The Hellenistic and Roman theatre at Epidaurus has excellent acoustics. It was here that the celebrated opera singer Maria Callas enchanted Aristotle Onassis in 1957.

Nafplion, of course, sits in the midst of the cradle of Western civilisation, making this Dark Age story all the more perplexing. Motor to Mycenae close by and take in the density of urban-like dwellings around the great terraced palace (dating to 1300 BC) with its Homeric view of the Argolid, or look at the wealth of traded objects found in the accompanying excavations, now in the fine museum. Then bear in mind Nafplion’s modest post- Roman renewal along with Hellenistic and Roman Epidaurus, the immense Asclepian sanctuary 30km to the east. This sprawling centre possessed its own port at nearby Paleà Epidaurus, terraced into a coastal promontory – a magical site.

A port in a storm

Satisfied with having made sense of Nafplion’s intriguing archaeology, I headed over the mountain passes, along new sweeping roads, by way of Sparta with its avenues of orange trees, then glorious Mistra, the Frankish and Byzantine capital of the Peloponnese – perfect for anyone with a passion for measuring steps – and on to Monemvasia. Monemvasia is a Nafplion-size rock, but joined only by a causeway to the Aegean coast. On arriving, a fierce January squall covered the great Byzantine, medieval, and Ottoman port with crepuscular sheets of rain, followed by swirling mist. Its passage was swift and heavenly skies followed, soon bringing out redstarts and finches.

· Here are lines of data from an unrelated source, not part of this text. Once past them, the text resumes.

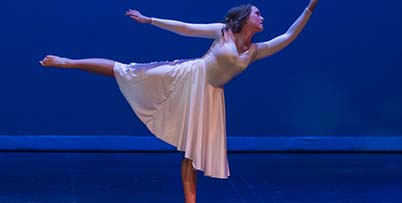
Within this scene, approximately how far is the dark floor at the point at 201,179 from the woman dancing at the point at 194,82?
0.84 metres

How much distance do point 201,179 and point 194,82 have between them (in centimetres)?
187

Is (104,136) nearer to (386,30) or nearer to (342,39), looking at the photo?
(342,39)

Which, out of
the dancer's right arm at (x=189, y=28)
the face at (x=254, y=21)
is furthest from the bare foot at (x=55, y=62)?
the face at (x=254, y=21)

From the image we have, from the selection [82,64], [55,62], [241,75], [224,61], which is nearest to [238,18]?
[224,61]

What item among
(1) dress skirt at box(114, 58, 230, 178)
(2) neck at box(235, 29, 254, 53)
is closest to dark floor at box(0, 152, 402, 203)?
(1) dress skirt at box(114, 58, 230, 178)

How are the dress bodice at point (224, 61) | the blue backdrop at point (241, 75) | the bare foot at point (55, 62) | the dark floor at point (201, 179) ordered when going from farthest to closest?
1. the blue backdrop at point (241, 75)
2. the dark floor at point (201, 179)
3. the bare foot at point (55, 62)
4. the dress bodice at point (224, 61)

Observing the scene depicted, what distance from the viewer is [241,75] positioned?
23.7 ft

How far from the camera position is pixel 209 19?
23.4ft

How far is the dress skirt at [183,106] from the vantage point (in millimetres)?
3910

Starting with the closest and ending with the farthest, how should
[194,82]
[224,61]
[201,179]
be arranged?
1. [224,61]
2. [194,82]
3. [201,179]

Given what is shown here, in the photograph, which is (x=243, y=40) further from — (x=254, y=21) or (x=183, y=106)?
(x=183, y=106)

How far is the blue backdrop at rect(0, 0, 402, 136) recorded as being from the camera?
7059 mm

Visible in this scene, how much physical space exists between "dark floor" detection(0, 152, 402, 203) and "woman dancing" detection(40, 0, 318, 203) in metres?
0.84

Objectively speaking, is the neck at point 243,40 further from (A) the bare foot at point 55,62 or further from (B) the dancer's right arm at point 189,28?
(A) the bare foot at point 55,62
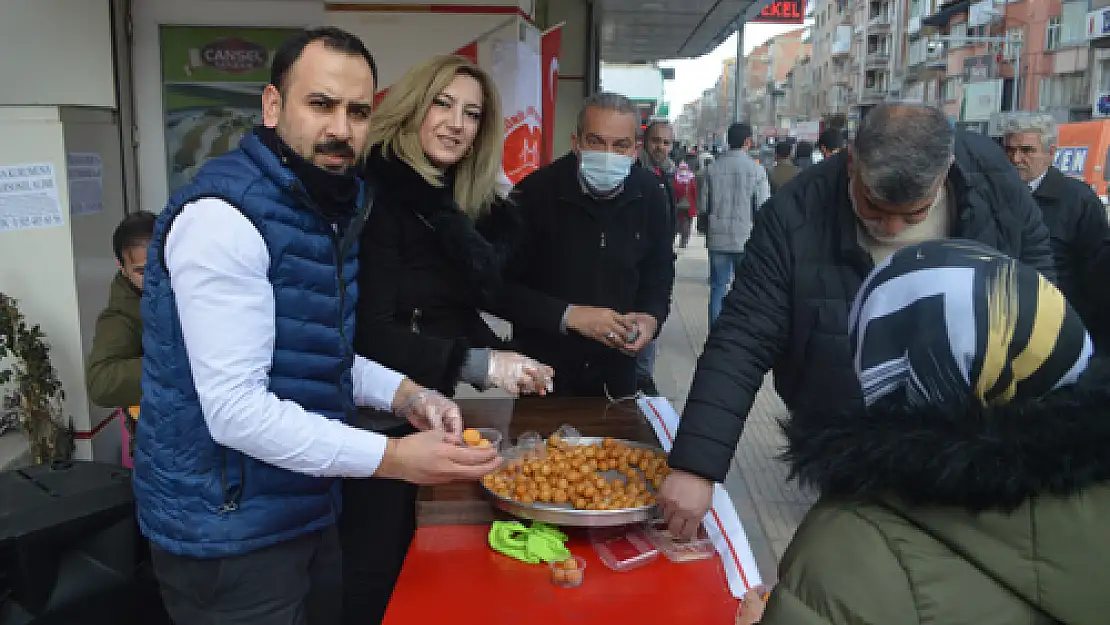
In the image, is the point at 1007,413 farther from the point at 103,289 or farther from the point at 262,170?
the point at 103,289

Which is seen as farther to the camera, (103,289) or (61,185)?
(103,289)

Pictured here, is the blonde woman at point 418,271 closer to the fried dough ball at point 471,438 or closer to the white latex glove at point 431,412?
the white latex glove at point 431,412

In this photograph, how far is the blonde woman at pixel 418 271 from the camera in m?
2.16

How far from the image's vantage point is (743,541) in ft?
6.07

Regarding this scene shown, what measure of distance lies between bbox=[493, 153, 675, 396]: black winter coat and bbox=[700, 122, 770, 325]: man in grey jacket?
4616 millimetres

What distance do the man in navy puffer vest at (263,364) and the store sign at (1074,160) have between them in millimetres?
12738

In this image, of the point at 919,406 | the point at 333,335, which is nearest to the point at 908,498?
the point at 919,406

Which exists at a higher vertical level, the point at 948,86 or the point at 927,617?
the point at 948,86


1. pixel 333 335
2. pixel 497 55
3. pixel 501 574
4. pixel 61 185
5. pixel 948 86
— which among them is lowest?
pixel 501 574

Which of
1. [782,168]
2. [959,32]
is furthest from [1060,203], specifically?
[959,32]

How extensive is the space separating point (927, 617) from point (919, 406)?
0.81ft

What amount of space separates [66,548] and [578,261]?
1.86 m

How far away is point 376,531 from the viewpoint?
7.40ft

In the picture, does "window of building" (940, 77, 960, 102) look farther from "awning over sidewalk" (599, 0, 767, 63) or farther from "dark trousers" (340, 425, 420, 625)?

Monemvasia: a great outcrop rising from the Aegean, which is only connected to the mainland by a causeway.

The lower city of Monemvasia is today a thriving red-roofed town – a miniature Dubrovnik – its lower fortifications punctured by a narrow Venetian gate. Precious rainwater gushed down the network of narrow and steep cobbled streets to fill invisible cisterns throughout the tight townscape. Apart from cafes and little tourist shops, there is a new museum in Elkomenou Square in a refurbished Ottoman mosque. While the maniacal storm lashed the exposed rock, this refuge was a treat. It contains a good selection of Byzantine, Frankish, and Ottoman decorated glazed wares, besides Ottoman clay pipes. Of the church sculpture, pride of place goes to the decorated marble iconostasis from an unknown excavated 11th-century church in the lower town.